How in the hell could he want someone who chose to live in Philadelphia? He was a wanderer, a free spirit, a man who’d made a new home and a new life in San Pablo, and she was a dutiful Quaker, by nature if not by religion. He belonged with someone like Stella, someone wild and free, not with an uptight little mouse of a woman who looked at him as if he were a pirate. A swashbuckler, she called him. And she was a far cry from a pirate’s wench.

But he did want her. It was that simple, that basic, and it was taking all his self-control to keep from doing anything about it.

She’d finished eating, setting the metal bowl down on the dirt floor beneath her. As she moved, the unbuttoned shirt exposed a creamy expanse of breast, and he wanted to groan. He was only making things harder on himself.

She yawned, a huge, extravagant yawn that was annoyingly appealing. “I’m tired,” she said.

“Yup.
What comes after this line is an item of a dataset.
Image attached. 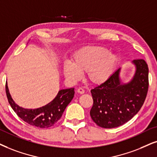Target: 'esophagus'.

Hard work, kicking a Jeep over a cliff and being carried up a mountainside,” he drawled, looking for trouble.

But she was too weary to deliver. “I’ll replace the Jeep, of course. When we get back to Las Palmas I’ll get you the money…”

“Don’t worry about it. It wasn’t my Jeep.”

That was enough to startle her. “Whose was it?”

“No one you’ve met,” he said, thinking of The Professor’s reaction when he found out the Jeep was gone.
No one I want you to meet if I can help it.

“How are we going to get back to Las Palmas?”

“Aren’t you worried about finding your sister?”

“Can we find her?” Maggie asked. “I’m beginning to think it’s a lost cause.”

“I could have told you that days ago,” he drawled. “She’s a grown-up, you’re a grown-up. Time to go your separate ways.”

“But she’s feckless, wild and crazy…”

“And you’re responsible, sane and boring,” he said.